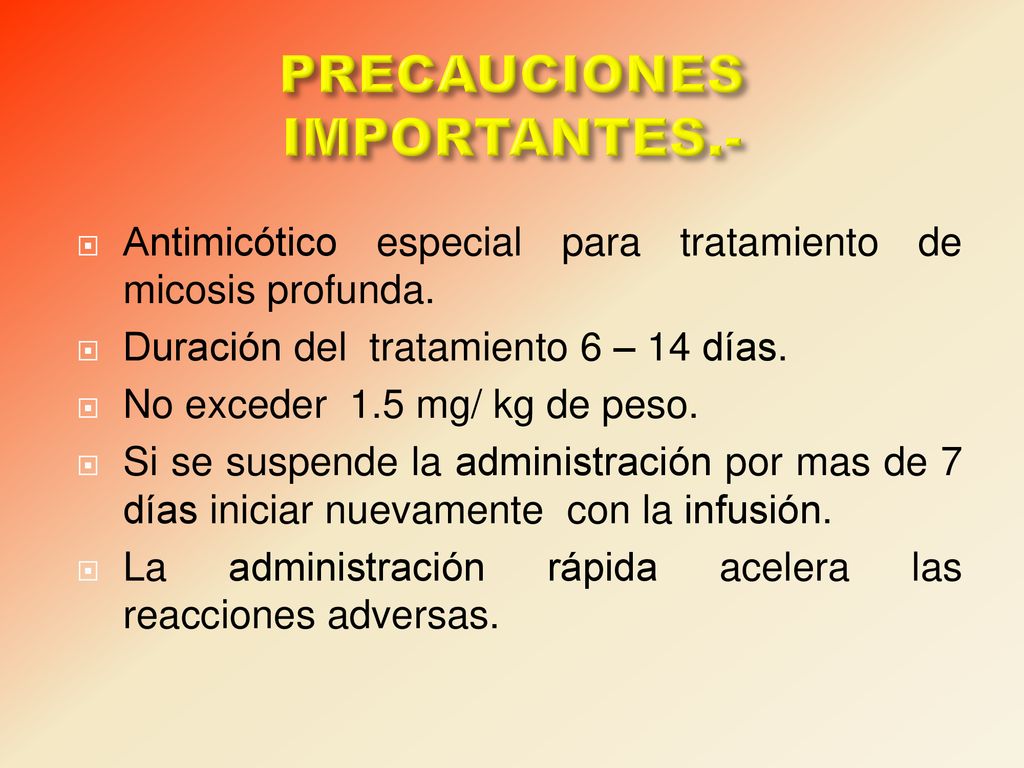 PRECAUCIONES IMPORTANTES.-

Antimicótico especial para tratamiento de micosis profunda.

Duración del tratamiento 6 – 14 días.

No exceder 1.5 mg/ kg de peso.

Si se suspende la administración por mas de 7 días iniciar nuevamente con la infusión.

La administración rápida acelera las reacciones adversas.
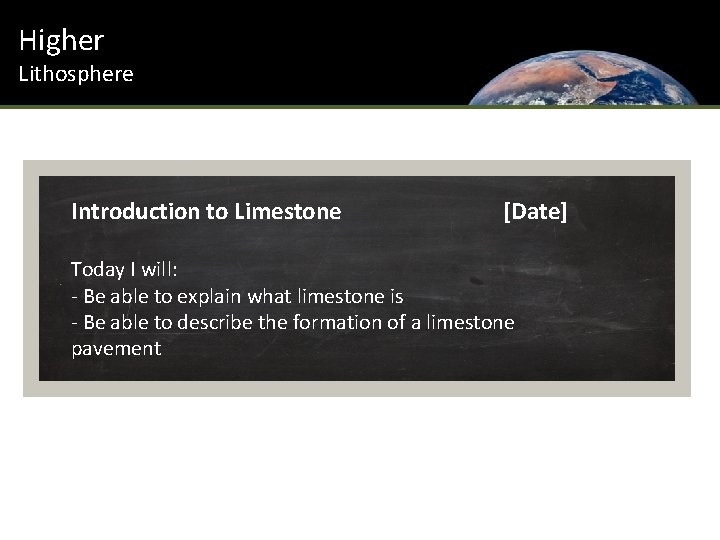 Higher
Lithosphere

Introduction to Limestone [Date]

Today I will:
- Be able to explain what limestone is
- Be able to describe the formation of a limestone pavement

Task directions
With the pictures omitted, restate every entry above word for word.

Expected output
 PRECAUCIONES IMPORTANTES.-

Antimicótico especial para tratamiento de micosis profunda.

Duración del tratamiento 6 – 14 días.

No exceder 1.5 mg/ kg de peso.

Si se suspende la administración por mas de 7 días iniciar nuevamente con la infusión.

La administración rápida acelera las reacciones adversas.
 Higher
Lithosphere

Introduction to Limestone [Date]

Today I will:
- Be able to explain what limestone is
- Be able to describe the formation of a limestone pavement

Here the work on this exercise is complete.